Identification of acidic, alkaline, and neutral sphingomyelinase activities in Mycobacterium tuberculosis.

BACKGROUND

Sphingomyelinase enzymes are pathogenic factors of several intracellular bacteria species, which have been little studied in Mycobacterium tuberculosis.

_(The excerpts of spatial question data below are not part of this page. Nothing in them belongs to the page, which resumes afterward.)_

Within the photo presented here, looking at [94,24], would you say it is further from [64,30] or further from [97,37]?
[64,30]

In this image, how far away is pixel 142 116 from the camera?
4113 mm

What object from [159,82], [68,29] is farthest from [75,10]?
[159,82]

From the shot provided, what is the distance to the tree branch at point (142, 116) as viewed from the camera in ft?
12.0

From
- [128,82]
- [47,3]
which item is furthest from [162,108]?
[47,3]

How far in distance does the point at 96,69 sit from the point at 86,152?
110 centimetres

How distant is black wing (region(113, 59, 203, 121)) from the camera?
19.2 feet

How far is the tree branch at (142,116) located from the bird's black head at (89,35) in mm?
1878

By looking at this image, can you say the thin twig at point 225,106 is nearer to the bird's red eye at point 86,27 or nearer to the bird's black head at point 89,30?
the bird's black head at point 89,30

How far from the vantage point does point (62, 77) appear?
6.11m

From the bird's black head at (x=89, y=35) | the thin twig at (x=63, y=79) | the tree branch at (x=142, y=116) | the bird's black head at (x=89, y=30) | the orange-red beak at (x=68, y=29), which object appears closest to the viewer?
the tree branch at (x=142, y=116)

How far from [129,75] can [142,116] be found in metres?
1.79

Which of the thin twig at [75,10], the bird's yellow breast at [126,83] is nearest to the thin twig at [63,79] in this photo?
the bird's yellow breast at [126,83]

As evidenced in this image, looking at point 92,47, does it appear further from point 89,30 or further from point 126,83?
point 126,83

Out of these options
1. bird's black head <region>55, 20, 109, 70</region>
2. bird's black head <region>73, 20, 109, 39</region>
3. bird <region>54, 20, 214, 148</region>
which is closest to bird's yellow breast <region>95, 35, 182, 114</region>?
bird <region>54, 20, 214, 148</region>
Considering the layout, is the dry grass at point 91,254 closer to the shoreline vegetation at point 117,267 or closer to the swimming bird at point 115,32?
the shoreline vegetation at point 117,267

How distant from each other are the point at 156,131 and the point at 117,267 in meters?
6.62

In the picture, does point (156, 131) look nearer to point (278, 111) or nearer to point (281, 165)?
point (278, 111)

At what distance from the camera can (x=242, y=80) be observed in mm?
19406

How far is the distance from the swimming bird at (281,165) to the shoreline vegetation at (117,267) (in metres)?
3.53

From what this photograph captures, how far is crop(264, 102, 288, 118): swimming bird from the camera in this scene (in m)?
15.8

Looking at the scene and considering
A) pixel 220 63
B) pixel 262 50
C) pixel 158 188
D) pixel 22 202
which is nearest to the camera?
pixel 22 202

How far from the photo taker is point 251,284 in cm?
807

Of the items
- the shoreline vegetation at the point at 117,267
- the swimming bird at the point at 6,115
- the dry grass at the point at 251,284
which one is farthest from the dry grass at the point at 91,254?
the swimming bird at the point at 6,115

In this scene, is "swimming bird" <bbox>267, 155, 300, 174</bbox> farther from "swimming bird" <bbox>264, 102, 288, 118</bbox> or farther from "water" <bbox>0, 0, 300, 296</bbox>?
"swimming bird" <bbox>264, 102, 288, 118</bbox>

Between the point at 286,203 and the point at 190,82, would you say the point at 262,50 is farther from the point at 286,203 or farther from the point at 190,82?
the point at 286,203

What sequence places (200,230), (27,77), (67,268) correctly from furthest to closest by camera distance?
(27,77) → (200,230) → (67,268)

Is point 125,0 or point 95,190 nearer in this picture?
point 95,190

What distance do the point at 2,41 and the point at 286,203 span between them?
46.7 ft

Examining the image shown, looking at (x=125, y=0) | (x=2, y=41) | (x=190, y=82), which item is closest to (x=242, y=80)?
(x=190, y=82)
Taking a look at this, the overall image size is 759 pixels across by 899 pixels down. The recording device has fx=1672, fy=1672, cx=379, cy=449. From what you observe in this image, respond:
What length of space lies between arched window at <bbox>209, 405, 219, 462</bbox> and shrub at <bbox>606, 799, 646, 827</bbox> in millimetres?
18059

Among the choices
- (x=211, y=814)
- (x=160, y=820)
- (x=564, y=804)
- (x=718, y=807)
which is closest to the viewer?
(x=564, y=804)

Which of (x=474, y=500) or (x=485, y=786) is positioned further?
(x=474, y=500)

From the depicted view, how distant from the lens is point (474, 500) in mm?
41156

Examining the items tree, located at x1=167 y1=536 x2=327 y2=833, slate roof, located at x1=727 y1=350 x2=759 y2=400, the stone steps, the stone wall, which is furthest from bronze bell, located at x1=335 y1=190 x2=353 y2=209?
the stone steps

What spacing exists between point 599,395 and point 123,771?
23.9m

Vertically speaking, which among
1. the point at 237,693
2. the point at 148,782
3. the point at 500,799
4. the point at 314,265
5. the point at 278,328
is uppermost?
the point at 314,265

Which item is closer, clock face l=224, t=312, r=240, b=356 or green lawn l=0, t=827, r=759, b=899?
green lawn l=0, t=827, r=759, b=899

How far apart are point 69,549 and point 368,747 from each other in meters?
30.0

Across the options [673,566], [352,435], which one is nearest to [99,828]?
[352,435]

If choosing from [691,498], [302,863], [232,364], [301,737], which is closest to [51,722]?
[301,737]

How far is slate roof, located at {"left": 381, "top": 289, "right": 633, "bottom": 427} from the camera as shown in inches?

MATERIAL/METHODS: Cell free extracts from H37Rv and CDC-1551 M. tuberculosis strains were assayed for sphingomyelinase activity by using [N-methyl-14C]-sphingomyelin as substrate. Double-directional thin-layer chromatography was used to separate the substrate and hydrolysis product. Sphingomyelinase activity was analyzed as a function of incubation time, dose, pH and the presence of MgCl2, CaCl2, ZnSO4, HgCl2, MnCl2, CoCl2 and EDTA (1 or 10 mM).

RESULTS

Mycobacterial preparations hydrolyzed [14C]-sphingomyelin, in time- and dose-dependent manners, producing [14C]-phosphorylcholine as a unique product. The activity of H37Rv neutral sphingomyelinase at pH 7.5 was 2.15 times higher than that of CDC-1551. This activity was inhibited 21-82% by Ca2+, Hg2+ or Zn2+ and EDTA, and stimulated 40-117% by Mn2+ and Mg2+. In addition, preparations from both strains showed two peaks of sphingomyelinase, one at pH 5.5 and the other at pH 3.0. However, these activities were 4-22 times lower than that observed at pH 7.5 for strain H37Rv. Preparations from H37Rv, but not those of CDC-1551, hydrolyzed sphingomyelin at pH 8-9, with a specific activity similar to that of the neutral CDC-1551 enzyme.

CONCLUSIONS

Both strains H37Rv and CDC-1551 of M. tuberculosis have cation-dependent acidic and neutral sphingomyelinase-C enzymes, showing the neutral as the major activity. In addition, H37Rv has an alkaline sphingomyelinase-C. The importance of SMases in M. tuberculosis pathogenesis remains to be elucidated.